§ **PASSAGE SHOWN**
-*-

Parallel version of `total` is twice as fast with same amount of energy

<br><br>
...almost. This ignores the **overhead** to setup parallel code and communicate/combine results.

$O(\frac{n}{2}) + O(1)$  
$O(1)$  to combine results


<br>
some current state-of-the-art results:

| application                           | sequential | parallel (32 core) | speedup |
|---------------------------------------|------------|--------------------|---------|
| sort $10^7$ strings                   | 2.9        | .095               | 30x     | 
| remove duplicated from $10^7$ strings | .66        | .038               | 17x     | 
| min. spanning tree for $10^7$ edges   | 1.6        | .14                | 11x     | 
| breadth first search for $10^7$ edges | .82        | .046               | 18x     |

The **speedup** of a parellel algorithm $P$ over a sequential algorithms $S$ is:
$$
speedup(P,S) = \frac{T(S)}{T(P)}
$$

## Parallel software

So why isn't all software parallel?

-*-

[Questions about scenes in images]
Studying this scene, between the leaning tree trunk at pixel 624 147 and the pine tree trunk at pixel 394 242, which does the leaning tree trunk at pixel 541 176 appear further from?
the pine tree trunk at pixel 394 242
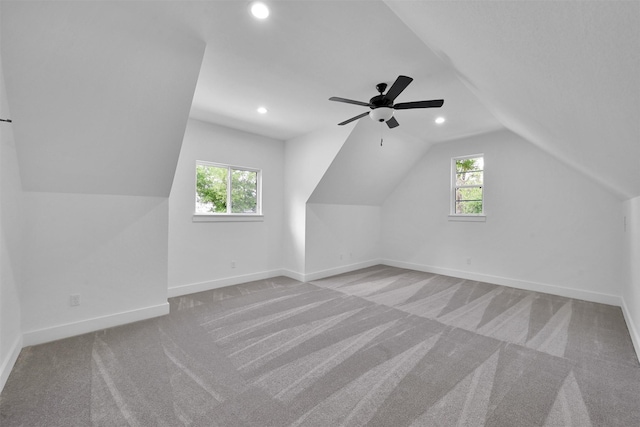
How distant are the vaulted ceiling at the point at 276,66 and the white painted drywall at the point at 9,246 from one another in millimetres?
107

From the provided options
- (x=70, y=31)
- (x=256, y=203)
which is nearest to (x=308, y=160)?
(x=256, y=203)

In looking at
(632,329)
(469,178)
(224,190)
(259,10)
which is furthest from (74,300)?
(469,178)

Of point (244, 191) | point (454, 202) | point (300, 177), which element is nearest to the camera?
point (244, 191)

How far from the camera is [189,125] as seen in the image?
4.13 meters

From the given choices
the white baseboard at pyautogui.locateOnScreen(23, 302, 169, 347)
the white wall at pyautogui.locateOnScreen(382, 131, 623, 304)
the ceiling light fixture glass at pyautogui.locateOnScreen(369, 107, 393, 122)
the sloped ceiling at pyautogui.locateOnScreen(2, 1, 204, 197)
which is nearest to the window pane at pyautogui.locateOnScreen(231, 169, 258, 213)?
the sloped ceiling at pyautogui.locateOnScreen(2, 1, 204, 197)

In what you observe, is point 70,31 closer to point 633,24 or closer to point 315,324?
point 633,24

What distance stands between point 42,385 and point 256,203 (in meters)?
3.52

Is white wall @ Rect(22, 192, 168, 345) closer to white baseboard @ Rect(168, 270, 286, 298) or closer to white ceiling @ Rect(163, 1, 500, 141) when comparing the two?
white baseboard @ Rect(168, 270, 286, 298)

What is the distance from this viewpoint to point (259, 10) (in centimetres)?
193

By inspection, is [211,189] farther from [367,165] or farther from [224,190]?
[367,165]

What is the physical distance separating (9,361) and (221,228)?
2.67 meters

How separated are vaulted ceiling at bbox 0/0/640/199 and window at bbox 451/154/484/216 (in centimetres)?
232

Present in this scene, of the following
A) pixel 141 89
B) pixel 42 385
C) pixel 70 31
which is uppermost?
pixel 70 31

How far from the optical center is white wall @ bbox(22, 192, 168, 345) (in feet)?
8.64
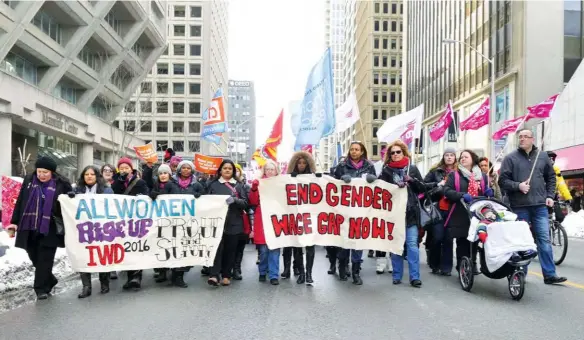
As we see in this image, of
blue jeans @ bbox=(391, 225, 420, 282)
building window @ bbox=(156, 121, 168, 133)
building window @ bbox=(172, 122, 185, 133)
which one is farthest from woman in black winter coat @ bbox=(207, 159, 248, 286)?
building window @ bbox=(156, 121, 168, 133)

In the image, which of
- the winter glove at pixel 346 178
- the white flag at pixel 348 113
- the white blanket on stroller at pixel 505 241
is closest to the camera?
the white blanket on stroller at pixel 505 241

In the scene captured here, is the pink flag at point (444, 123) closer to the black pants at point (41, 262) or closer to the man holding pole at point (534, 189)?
the man holding pole at point (534, 189)

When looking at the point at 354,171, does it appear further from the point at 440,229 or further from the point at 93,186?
the point at 93,186

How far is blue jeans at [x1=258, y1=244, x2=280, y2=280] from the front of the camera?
7.62 meters

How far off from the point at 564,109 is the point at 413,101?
41071 millimetres

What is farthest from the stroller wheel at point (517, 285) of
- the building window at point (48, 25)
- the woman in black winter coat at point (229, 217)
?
the building window at point (48, 25)

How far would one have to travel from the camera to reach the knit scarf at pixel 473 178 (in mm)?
7383

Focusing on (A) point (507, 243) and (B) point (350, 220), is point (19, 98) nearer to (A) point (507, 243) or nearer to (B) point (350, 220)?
(B) point (350, 220)

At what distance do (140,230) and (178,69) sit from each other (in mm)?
79372

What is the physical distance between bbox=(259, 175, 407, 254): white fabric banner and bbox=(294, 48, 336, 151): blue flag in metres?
4.97

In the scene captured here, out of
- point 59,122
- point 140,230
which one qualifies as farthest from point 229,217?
point 59,122

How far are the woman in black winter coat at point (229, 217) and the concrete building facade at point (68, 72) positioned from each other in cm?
1709

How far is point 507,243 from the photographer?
616 cm

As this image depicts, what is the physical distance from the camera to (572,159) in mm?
25797
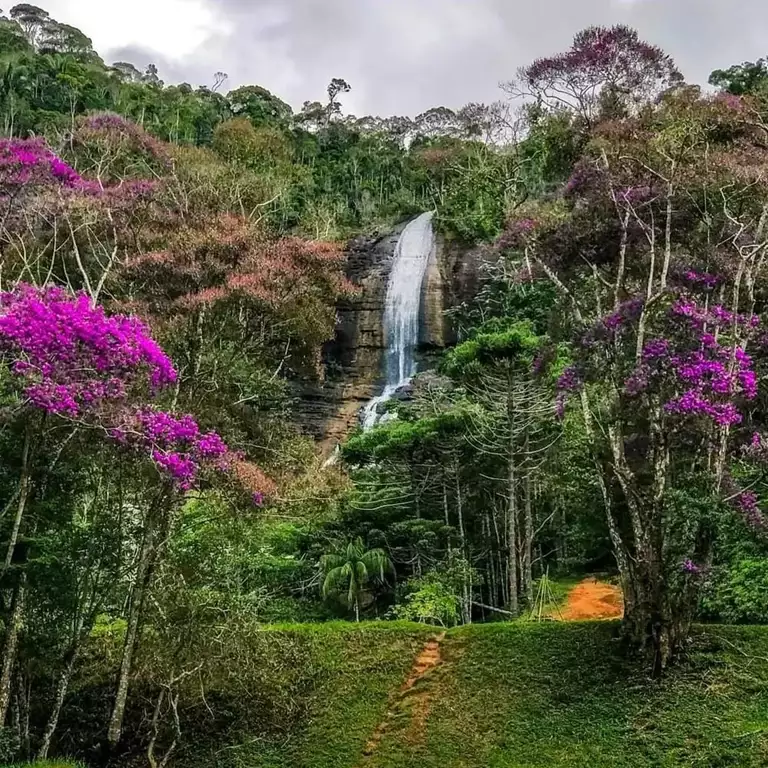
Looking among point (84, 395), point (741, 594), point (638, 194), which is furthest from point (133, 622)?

-*-

§ **SET OF TASKS**
**a)** Format the rows from the line with "Focusing on (A)" through the end of the rows as a Markdown table with the columns Number and Row line. Number each line, skip blank lines, and leave the pictures out.
**b)** Resume the passage on parallel speedup, continuing from its final sentence.

§ **FINAL ANSWERS**
**a)**
| Number | Row line |
|---|---|
| 1 | Focusing on (A) point (507, 243) and (B) point (350, 220), is point (19, 98) nearer to (A) point (507, 243) or nearer to (B) point (350, 220)? |
| 2 | (B) point (350, 220) |
| 3 | At what distance do (140,230) and (178,69) sit from each other (in mm)? |
| 4 | 79372 |
| 5 | What is the physical distance between bbox=(259, 175, 407, 254): white fabric banner and bbox=(294, 48, 336, 151): blue flag in metres? |
| 6 | 4.97 |
| 7 | In the scene captured here, out of |
| 8 | - point 59,122 |
| 9 | - point 140,230 |
| 10 | which one qualifies as farthest from point 229,217? |
| 11 | point 59,122 |
| 12 | How far are the woman in black winter coat at point (229, 217) and the concrete building facade at point (68, 72) positioned from each other in cm? |
| 13 | 1709 |
| 14 | How far is point 507,243 from the photographer? |
| 15 | 616 cm |
| 16 | As this image depicts, what is the physical distance from the camera to (572,159) in mm? |
| 17 | 25797 |
| 18 | Looking among point (84, 395), point (741, 594), point (638, 194), which is furthest from point (133, 622)? |

**b)**
**dependency**

> The fundamental challenge of parallel algorithms is that computations must be **independent** to be performed in parallel.  Parallel computations should not depend on each other.

**What should this code output?**

run this a few times and see if output changes...

In [118]:
import threading

total = 0

def count():
    global total
    for _ in range(100000):
        total += 1
    
def race_condition_example():
    global total
    t1 = threading.Thread(target=count)
    t2 = threading.Thread(target=count)
    t1.start()  # launch first thread in parallel
    t2.start()  # launch second thread in parallel
    t1.join()   # wait for first thread to complete
    t2.join()   # wait for second thread to complete
    print(total)
    
race_condition_example()

200000


#### Counting in parallel is hard!

- motivates functional programming (next class)

This course will focus on:
- understanding when things can run in parallel and when they cannot
- algorithm, not hardware specifics (though see CMPS 4760: Distributed Systems)
- runtime analysis

## Analyzing parallel algorithms

> **work**: total number of primitive operations performed by an algorithm

- For sequential machine, just total sequential time.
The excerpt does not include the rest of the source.